--- start of Input material ---

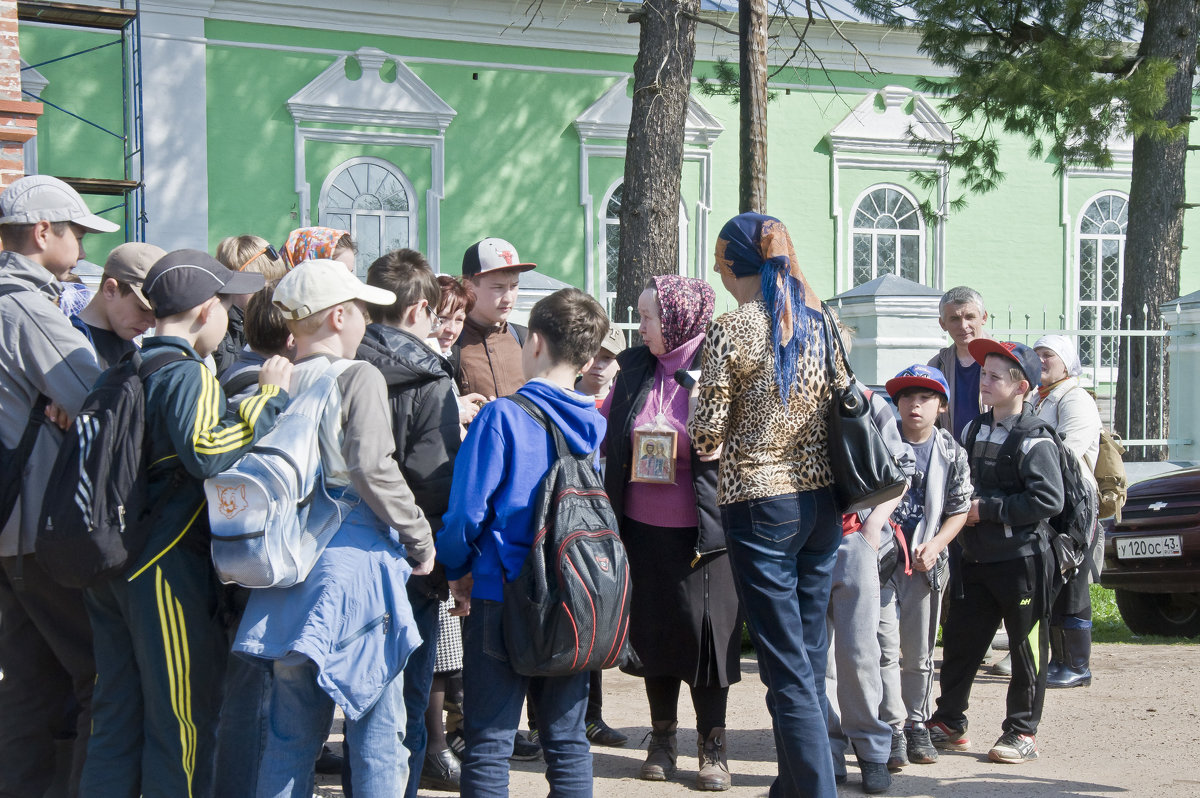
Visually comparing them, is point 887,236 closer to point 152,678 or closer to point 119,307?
point 119,307

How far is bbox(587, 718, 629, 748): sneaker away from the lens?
17.6 ft

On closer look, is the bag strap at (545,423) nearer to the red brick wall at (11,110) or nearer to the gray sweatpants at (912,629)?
the gray sweatpants at (912,629)

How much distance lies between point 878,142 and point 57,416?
1698 centimetres

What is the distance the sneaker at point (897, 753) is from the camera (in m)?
4.94

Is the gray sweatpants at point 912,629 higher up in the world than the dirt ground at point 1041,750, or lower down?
higher up

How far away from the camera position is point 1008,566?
16.7 feet

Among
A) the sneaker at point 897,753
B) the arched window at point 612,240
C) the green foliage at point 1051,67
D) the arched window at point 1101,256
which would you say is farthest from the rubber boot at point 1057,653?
the arched window at point 1101,256

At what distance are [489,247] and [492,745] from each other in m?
2.17

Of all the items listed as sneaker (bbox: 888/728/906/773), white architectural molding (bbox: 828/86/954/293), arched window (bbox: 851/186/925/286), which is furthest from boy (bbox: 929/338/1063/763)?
arched window (bbox: 851/186/925/286)

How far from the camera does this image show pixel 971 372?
661 cm

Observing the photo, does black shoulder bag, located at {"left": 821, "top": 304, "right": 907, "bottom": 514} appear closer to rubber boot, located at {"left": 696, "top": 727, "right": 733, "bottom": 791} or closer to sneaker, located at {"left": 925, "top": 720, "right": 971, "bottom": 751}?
rubber boot, located at {"left": 696, "top": 727, "right": 733, "bottom": 791}

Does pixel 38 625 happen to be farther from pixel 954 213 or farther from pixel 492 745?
pixel 954 213

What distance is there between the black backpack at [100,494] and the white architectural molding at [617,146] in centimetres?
1457

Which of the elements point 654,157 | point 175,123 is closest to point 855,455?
point 654,157
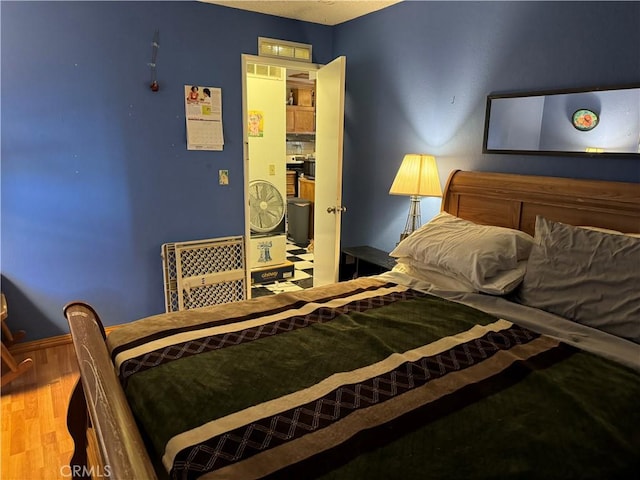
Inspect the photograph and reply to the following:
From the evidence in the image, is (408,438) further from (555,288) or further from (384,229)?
(384,229)

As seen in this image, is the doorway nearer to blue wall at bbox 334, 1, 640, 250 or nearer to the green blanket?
blue wall at bbox 334, 1, 640, 250

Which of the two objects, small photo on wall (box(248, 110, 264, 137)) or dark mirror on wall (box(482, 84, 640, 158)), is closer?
dark mirror on wall (box(482, 84, 640, 158))

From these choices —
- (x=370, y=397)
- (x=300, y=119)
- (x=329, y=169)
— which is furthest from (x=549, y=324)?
(x=300, y=119)

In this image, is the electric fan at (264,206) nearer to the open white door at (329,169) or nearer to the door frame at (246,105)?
the open white door at (329,169)

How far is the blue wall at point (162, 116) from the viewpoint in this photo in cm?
246

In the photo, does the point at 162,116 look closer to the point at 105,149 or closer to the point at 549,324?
the point at 105,149

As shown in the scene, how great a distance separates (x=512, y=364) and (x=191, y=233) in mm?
2543

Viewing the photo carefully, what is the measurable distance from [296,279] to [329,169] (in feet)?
4.80

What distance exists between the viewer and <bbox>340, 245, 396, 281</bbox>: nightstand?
2.98 metres

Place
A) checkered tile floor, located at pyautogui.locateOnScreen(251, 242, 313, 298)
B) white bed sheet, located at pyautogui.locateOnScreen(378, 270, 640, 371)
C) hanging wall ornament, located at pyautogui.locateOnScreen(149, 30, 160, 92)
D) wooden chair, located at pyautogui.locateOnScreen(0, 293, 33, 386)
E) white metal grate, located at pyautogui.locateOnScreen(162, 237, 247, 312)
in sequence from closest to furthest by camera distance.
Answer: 1. white bed sheet, located at pyautogui.locateOnScreen(378, 270, 640, 371)
2. wooden chair, located at pyautogui.locateOnScreen(0, 293, 33, 386)
3. hanging wall ornament, located at pyautogui.locateOnScreen(149, 30, 160, 92)
4. white metal grate, located at pyautogui.locateOnScreen(162, 237, 247, 312)
5. checkered tile floor, located at pyautogui.locateOnScreen(251, 242, 313, 298)

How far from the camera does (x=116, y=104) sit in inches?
113

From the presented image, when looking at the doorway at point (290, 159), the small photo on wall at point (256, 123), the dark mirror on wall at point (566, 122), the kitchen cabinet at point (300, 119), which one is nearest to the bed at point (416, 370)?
the dark mirror on wall at point (566, 122)

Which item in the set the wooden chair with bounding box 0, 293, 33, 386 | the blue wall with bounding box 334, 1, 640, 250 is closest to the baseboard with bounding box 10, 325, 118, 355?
the wooden chair with bounding box 0, 293, 33, 386

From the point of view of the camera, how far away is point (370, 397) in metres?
1.20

--- end of Input material ---

Goal of the exercise
Quote the preceding records in their entirety, excluding every picture.

Solution for this exercise
Visually comparing them, is point 887,236 closer to point 152,678 or closer to point 119,307?
point 119,307

How far is bbox(587, 718, 629, 748): sneaker away from the lens?
17.6 ft

On closer look, is the bag strap at (545,423) nearer to the red brick wall at (11,110) or nearer to the gray sweatpants at (912,629)?
the gray sweatpants at (912,629)

How much distance lies between point 878,142 and point 57,416?
1698 centimetres

What is the distance the sneaker at point (897, 753) is from the camera (in m)?
4.94

Is the gray sweatpants at point 912,629 higher up in the world than the dirt ground at point 1041,750, or lower down?
higher up

How far away from the camera position is point 1008,566?
16.7 feet

Among
A) the sneaker at point 897,753
B) the arched window at point 612,240
C) the green foliage at point 1051,67
D) the arched window at point 1101,256
which would you say is farthest from the rubber boot at point 1057,653?
the arched window at point 1101,256

At what distance are [489,247] and [492,745] from each other in m?
2.17

Of all the items listed as sneaker (bbox: 888/728/906/773), white architectural molding (bbox: 828/86/954/293), arched window (bbox: 851/186/925/286), which is furthest from boy (bbox: 929/338/1063/763)?
arched window (bbox: 851/186/925/286)

How far from the camera does this image show pixel 971 372?
661 cm

Observing the photo, does black shoulder bag, located at {"left": 821, "top": 304, "right": 907, "bottom": 514} appear closer to rubber boot, located at {"left": 696, "top": 727, "right": 733, "bottom": 791} or closer to sneaker, located at {"left": 925, "top": 720, "right": 971, "bottom": 751}?
rubber boot, located at {"left": 696, "top": 727, "right": 733, "bottom": 791}

Does pixel 38 625 happen to be farther from pixel 954 213 or farther from pixel 492 745?
pixel 954 213

What distance is there between the black backpack at [100,494] and the white architectural molding at [617,146] in centimetres?
1457

Which of the elements point 654,157 | point 175,123 is closest to point 855,455?
point 654,157
Inspect the photograph and reply to the following:
From the evidence in the image, is (408,438) further from (555,288) or further from (384,229)?
(384,229)

As seen in this image, is the doorway nearer to blue wall at bbox 334, 1, 640, 250 or nearer to the green blanket?
blue wall at bbox 334, 1, 640, 250

Which of the two objects, small photo on wall (box(248, 110, 264, 137)) or dark mirror on wall (box(482, 84, 640, 158)), is closer?
dark mirror on wall (box(482, 84, 640, 158))

From these choices —
- (x=370, y=397)
- (x=300, y=119)
- (x=329, y=169)
— which is furthest from (x=549, y=324)?
(x=300, y=119)

In this image, is the electric fan at (264,206) nearer to the open white door at (329,169) or nearer to the door frame at (246,105)?
the open white door at (329,169)

How far is the blue wall at point (162, 116) from the viewpoint in this photo in cm?
246

In the photo, does the point at 162,116 look closer to the point at 105,149 or closer to the point at 549,324?
the point at 105,149

As shown in the scene, how great a distance separates (x=512, y=364) and (x=191, y=233) in mm?
2543

Viewing the photo carefully, what is the measurable distance from [296,279] to [329,169] (in feet)?
4.80

What distance exists between the viewer and <bbox>340, 245, 396, 281</bbox>: nightstand?
2.98 metres

Place
A) checkered tile floor, located at pyautogui.locateOnScreen(251, 242, 313, 298)
B) white bed sheet, located at pyautogui.locateOnScreen(378, 270, 640, 371)
C) hanging wall ornament, located at pyautogui.locateOnScreen(149, 30, 160, 92)
D) wooden chair, located at pyautogui.locateOnScreen(0, 293, 33, 386)
E) white metal grate, located at pyautogui.locateOnScreen(162, 237, 247, 312)
in sequence from closest to furthest by camera distance.
Answer: 1. white bed sheet, located at pyautogui.locateOnScreen(378, 270, 640, 371)
2. wooden chair, located at pyautogui.locateOnScreen(0, 293, 33, 386)
3. hanging wall ornament, located at pyautogui.locateOnScreen(149, 30, 160, 92)
4. white metal grate, located at pyautogui.locateOnScreen(162, 237, 247, 312)
5. checkered tile floor, located at pyautogui.locateOnScreen(251, 242, 313, 298)

How far from the camera does (x=116, y=104) sit in inches?
113

From the presented image, when looking at the doorway at point (290, 159), the small photo on wall at point (256, 123), the dark mirror on wall at point (566, 122), the kitchen cabinet at point (300, 119), which one is nearest to the bed at point (416, 370)?
the dark mirror on wall at point (566, 122)

Which item in the set the wooden chair with bounding box 0, 293, 33, 386 | the blue wall with bounding box 334, 1, 640, 250 is closest to the baseboard with bounding box 10, 325, 118, 355?
the wooden chair with bounding box 0, 293, 33, 386

From the point of view of the camera, how far away is point (370, 397) in metres?
1.20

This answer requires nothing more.